_Extrait du texte_
• • • • • • •

La maîtrise du sentiment

Maîtrise est le mot-clef dans un monde régi par un code qui repose si complètement sur le sentiment pour son application. Le sentiment de soi, de son rôle et de sa position sociale, sont les garants d'une communauté égalitaire composée exclusivement d’hommes, dans laquelle chaque gentilhomme a sa place reconnue par les autres dans une fraternité de classe et d'appartenance à une caste dominante. Stowe écrit :

‘Personal and social worth had the same horizon, in this view, if a man merely adhered to the code of honor (...) the code helped to establish a community of gentlemen unified in their aspirations because all were equally open to challenge. (...) [It was an] ideal of male equality (...) the code depicts an ideal society of upper-class males who band together to reinforce the most important linchpin of their power: their freedom to act unilaterally because of their unquestioned unity (1990 : 20-21).

• • • • • • •

_Consignes_
(1) Expliquez en une à trois phrases pourquoi, selon l'extrait sur la maîtrise du sentiment, la maîtrise constitue le mot-clef.
(2) D'après l'extrait sur la maîtrise du sentiment, de qui se compose exclusivement la communauté égalitaire ?
Seul l'extrait sert de source.

• • • • • • •

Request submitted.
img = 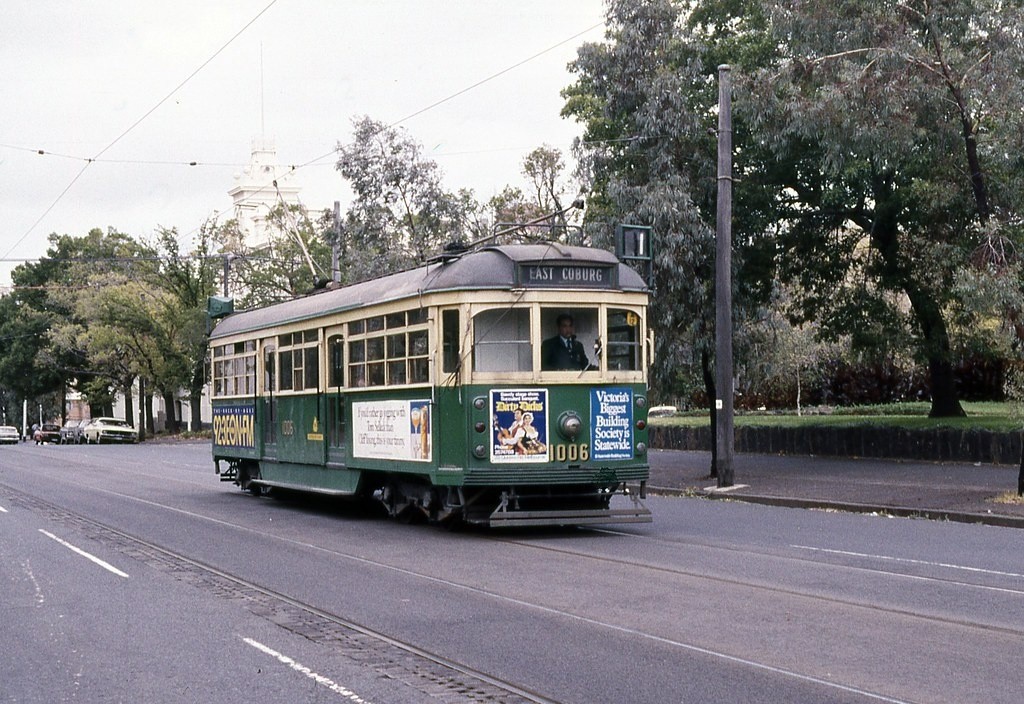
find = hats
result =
[522,412,534,423]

• • • • • • •

_Réponses_
(1) La maîtrise est le mot-clef parce que ce monde est régi par un code qui repose entièrement sur le sentiment pour son application. Le sentiment de soi, de son rôle et de sa position sociale y garantit une communauté égalitaire.

(2) Elle se compose exclusivement d'hommes.